EXERCISE PROMPT:
Reproduce verbatim the line where "[researcher-annotated camera trap]" occurs, along with all following lines down to the last line of the data.

(Stored records)

Content starts

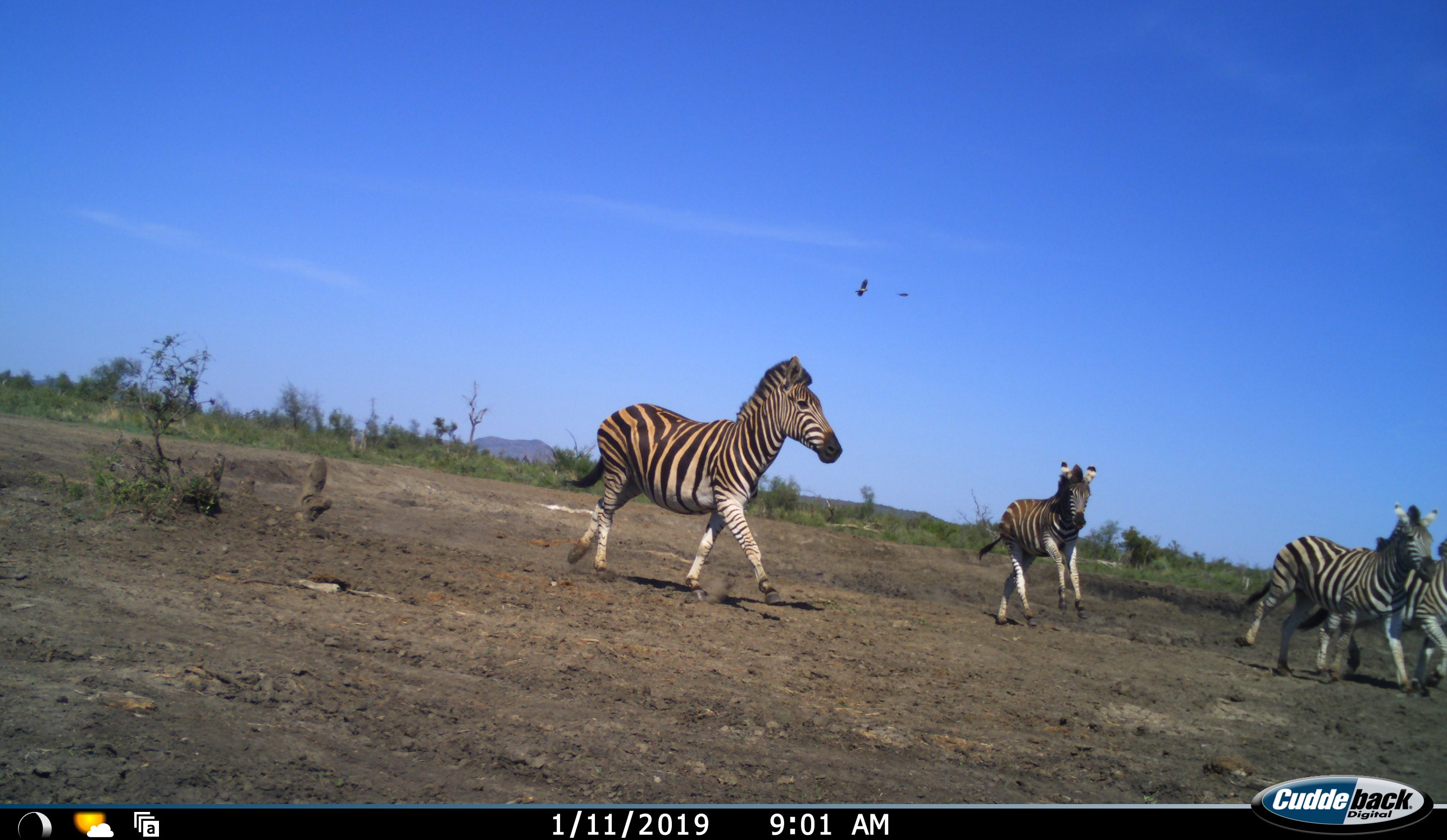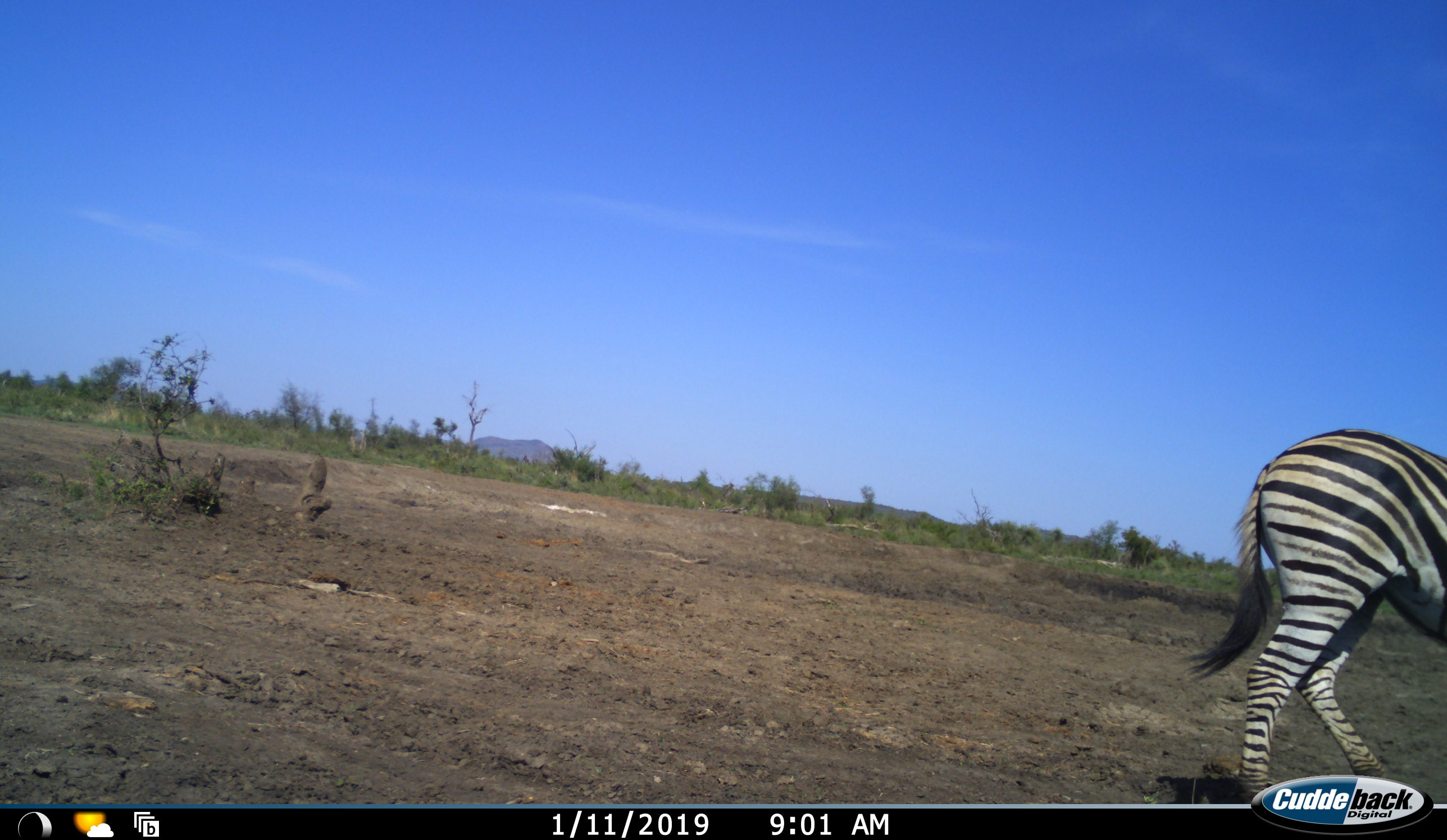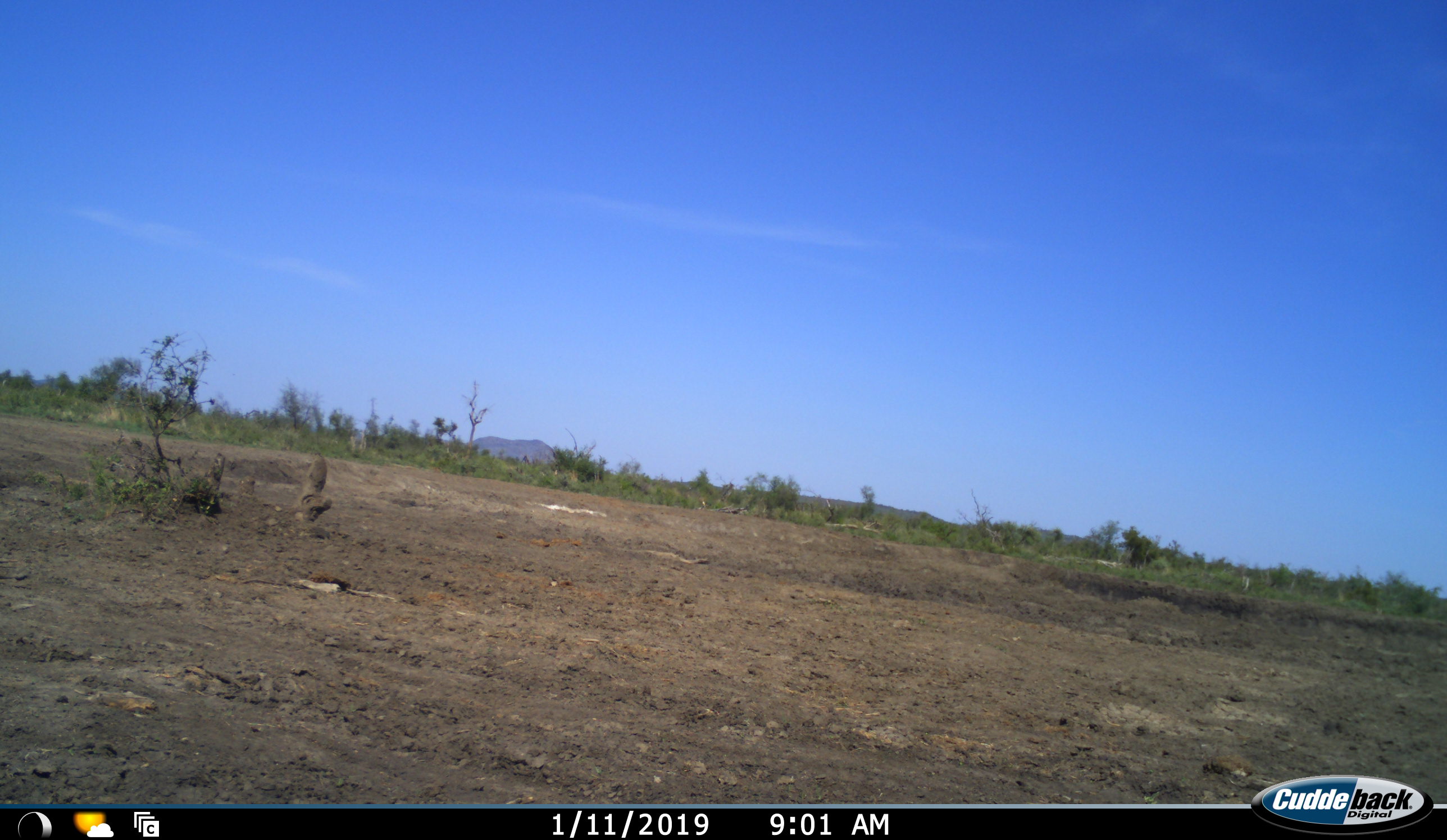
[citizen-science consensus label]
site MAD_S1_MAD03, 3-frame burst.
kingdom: Animalia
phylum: Chordata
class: Mammalia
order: Perissodactyla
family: Equidae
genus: Equus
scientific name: Equus quagga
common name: plains zebra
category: zebraplains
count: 4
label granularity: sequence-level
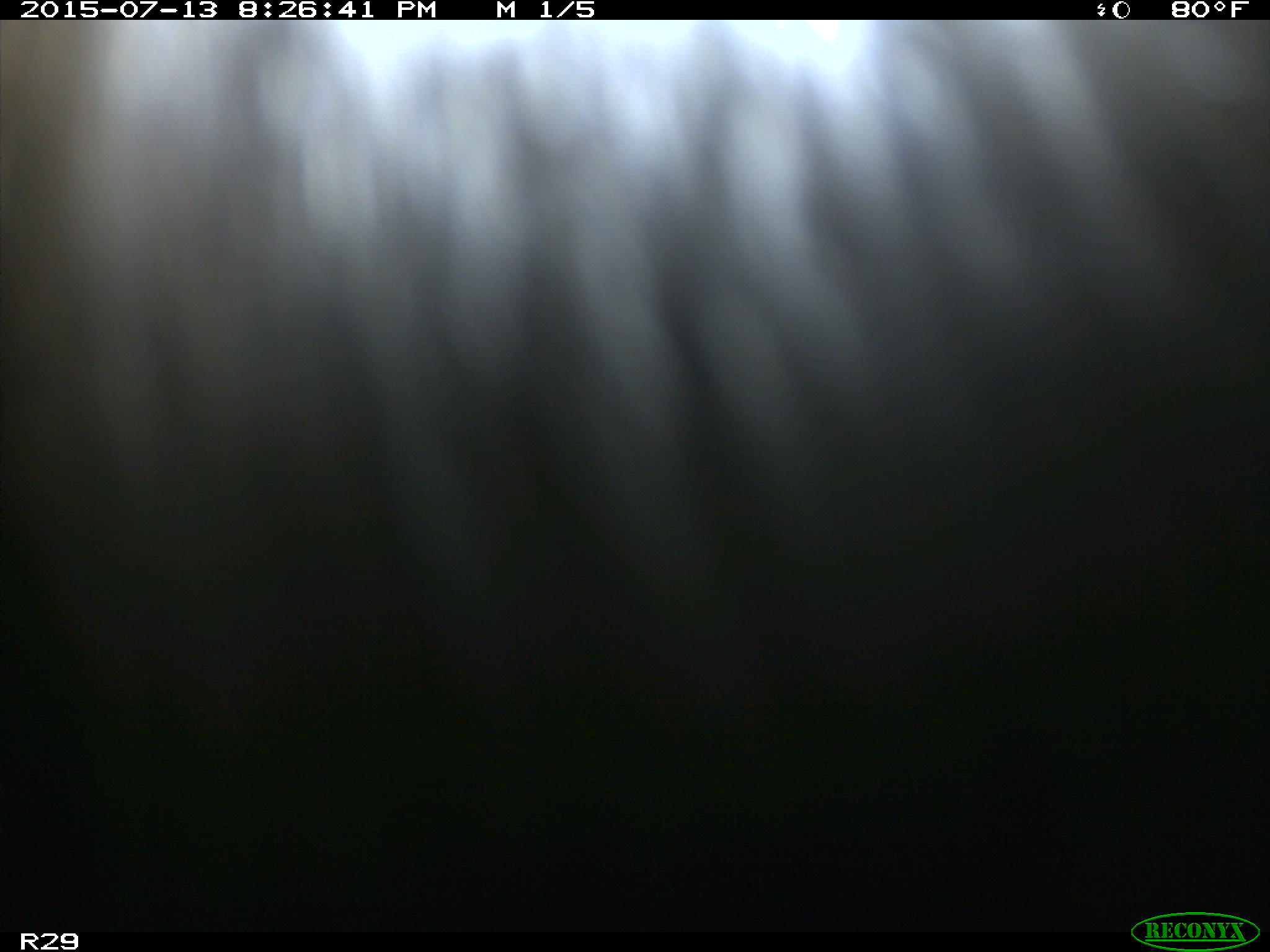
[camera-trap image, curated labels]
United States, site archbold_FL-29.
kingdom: Animalia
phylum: Chordata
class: Mammalia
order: Artiodactyla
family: Bovidae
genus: Bos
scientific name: Bos taurus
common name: domestic cow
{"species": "Bos taurus (domestic cow)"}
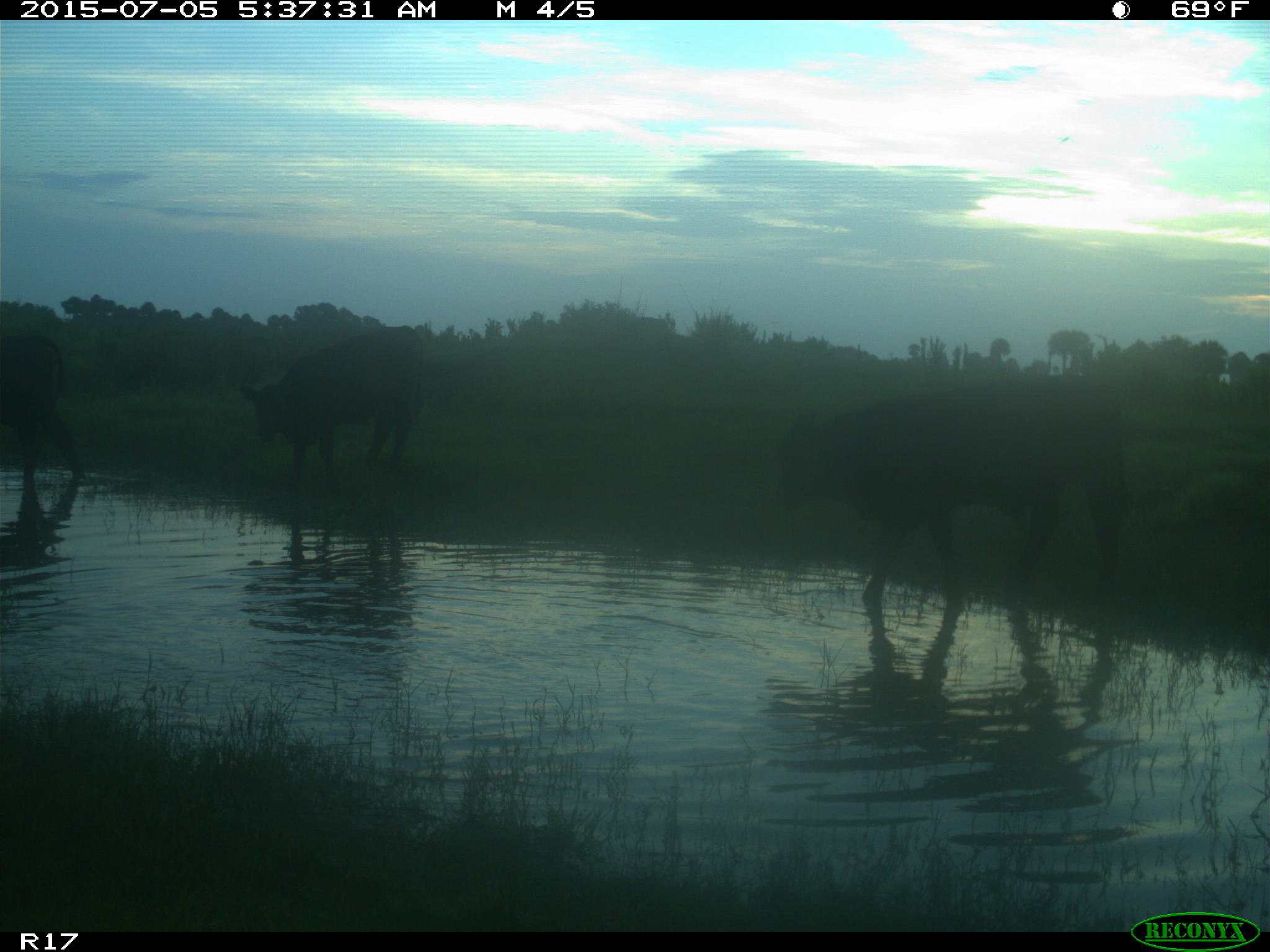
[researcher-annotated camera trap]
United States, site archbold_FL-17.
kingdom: Animalia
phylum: Chordata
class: Mammalia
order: Artiodactyla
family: Bovidae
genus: Bos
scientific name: Bos taurus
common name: domestic cow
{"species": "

Content ends

RESPONSE TO THIS EXERCISE:
[researcher-annotated camera trap]
United States, site archbold_FL-17.
kingdom: Animalia
phylum: Chordata
class: Mammalia
order: Artiodactyla
family: Bovidae
genus: Bos
scientific name: Bos taurus
common name: domestic cow
{"species": "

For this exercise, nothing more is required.